Bardzo się cieszę, że mogłem wziąć udział w igrzyskach, ale nie bez problemów – straciłem bagaż na lotnisku i musiałem rywalizować z butami i nartami pożyczonymi od przyjaciół ze Słowenii. Musiałem też znieść krytykę hiszpańskiej prasy za to, że nie pokonałem Norwegów i Niemców...

Porzuciłem biatlon i skupiłem się na narciarstwie biegowym. Wszystko szło dobrze, dopóki nie znaleźliśmy się w Pirenejach. Wyniki nie były proporcjonalne do wysiłku i 30 godzin treningu tygodniowo. Postanowiłem zrobić kurs górski gwardii cywilnej. To był sposób na zostanie profesjonalnym sportowcem na zawsze. Moim zadaniem byłoby chodzić po górach, wspinać się, jeździć na nartach... Musiałbym spędzić kolejny rok na treningu tylko 40 minut dziennie.

Zdjęcie: Jonas Skorpil/ @infinitetrailswch

Odbywanie rocznego kursu było dość trudne. Zwłaszcza że miałem 31 lat – taki był limit wieku dla uczestników. Miałem więc tylko jedną szansę, każdy błąd oznaczałby dyskwalifikację. To było 12 pełnych napięcia miesięcy.

W ramach treningu do sezonu narciarskiego wziąłem udział w biegu trailowym.
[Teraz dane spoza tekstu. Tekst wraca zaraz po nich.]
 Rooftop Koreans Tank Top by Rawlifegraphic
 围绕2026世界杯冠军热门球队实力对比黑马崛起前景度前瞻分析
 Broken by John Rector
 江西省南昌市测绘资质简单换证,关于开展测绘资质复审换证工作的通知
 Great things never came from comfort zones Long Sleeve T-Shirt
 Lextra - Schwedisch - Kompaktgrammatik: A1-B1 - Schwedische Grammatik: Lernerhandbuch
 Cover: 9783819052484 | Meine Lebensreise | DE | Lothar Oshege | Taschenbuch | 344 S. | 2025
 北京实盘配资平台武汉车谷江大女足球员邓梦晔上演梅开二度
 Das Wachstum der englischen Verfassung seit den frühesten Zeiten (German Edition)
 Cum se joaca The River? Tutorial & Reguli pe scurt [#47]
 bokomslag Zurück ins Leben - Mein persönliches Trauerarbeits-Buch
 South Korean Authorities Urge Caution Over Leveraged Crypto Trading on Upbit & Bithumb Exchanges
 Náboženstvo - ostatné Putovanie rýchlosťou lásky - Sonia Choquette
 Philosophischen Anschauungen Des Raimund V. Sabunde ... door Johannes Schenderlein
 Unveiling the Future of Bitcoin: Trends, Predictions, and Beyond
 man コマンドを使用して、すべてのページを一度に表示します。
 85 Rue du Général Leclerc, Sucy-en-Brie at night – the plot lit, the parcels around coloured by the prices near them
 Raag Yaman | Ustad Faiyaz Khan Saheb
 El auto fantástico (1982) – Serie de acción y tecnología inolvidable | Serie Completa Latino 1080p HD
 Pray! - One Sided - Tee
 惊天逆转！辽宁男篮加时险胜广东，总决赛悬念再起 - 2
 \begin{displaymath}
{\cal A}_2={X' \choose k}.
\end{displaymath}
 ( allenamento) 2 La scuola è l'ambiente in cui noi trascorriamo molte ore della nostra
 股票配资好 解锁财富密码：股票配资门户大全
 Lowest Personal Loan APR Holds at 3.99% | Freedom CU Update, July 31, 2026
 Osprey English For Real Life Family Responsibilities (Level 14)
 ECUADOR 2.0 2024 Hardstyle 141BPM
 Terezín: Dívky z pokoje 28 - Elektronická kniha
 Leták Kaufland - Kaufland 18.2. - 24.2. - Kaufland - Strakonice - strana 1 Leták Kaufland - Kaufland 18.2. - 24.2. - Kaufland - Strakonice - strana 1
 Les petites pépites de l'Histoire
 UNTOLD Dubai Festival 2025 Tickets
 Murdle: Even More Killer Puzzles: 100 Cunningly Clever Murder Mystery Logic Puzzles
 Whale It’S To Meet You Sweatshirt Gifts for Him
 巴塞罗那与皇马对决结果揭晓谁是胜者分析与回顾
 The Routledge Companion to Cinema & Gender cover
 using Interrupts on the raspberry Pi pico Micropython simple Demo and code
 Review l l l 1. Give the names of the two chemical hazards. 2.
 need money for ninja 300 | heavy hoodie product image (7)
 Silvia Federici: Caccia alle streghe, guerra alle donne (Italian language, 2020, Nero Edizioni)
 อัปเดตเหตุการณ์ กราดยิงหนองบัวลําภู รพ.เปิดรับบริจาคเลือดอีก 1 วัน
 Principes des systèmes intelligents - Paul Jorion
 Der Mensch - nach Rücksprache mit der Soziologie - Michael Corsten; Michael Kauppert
Wiedziałem dzięki temu, że mi się to podoba i jestem w tym dobry. Po zejściu ze stoku mógłbym się ponownie skupić na bieganiu. To było jak powrót do moich początków.

Chciałem przygotować się do jakiegoś biegu trailowego, trenować do niego w określony sposób, być może z dumy, albo chcąc osiągnąć jakiś dobry wynik przed opuszczeniem zawodów. Próbując zapomnieć o wynikach w jeździe na nartach. Tak się złożyło, że tego lata mistrzostwa Hiszpanii w trailu odbywały się w mieście oddalonym tylko o 15 km od mojego domu. I tam się wszystko zaczęło. To był 2009 r. Byłem trzeci i federacja postanowiła zabrać mnie na mistrzostwa świata w Premanie (Giir Di Mont), gdzie byłem trzeci i spotkałem Kiliana.

Nigdy nie sądziłem, że w 2019 r. będę nadal rywalizował z takim entuzjazmem i z tak wielką ochotą. Kiedy trenuję, nie mogę przestać myśleć o rywalizacji. Emocje, które dają mi rywalizowanie i góry, są uzależniające.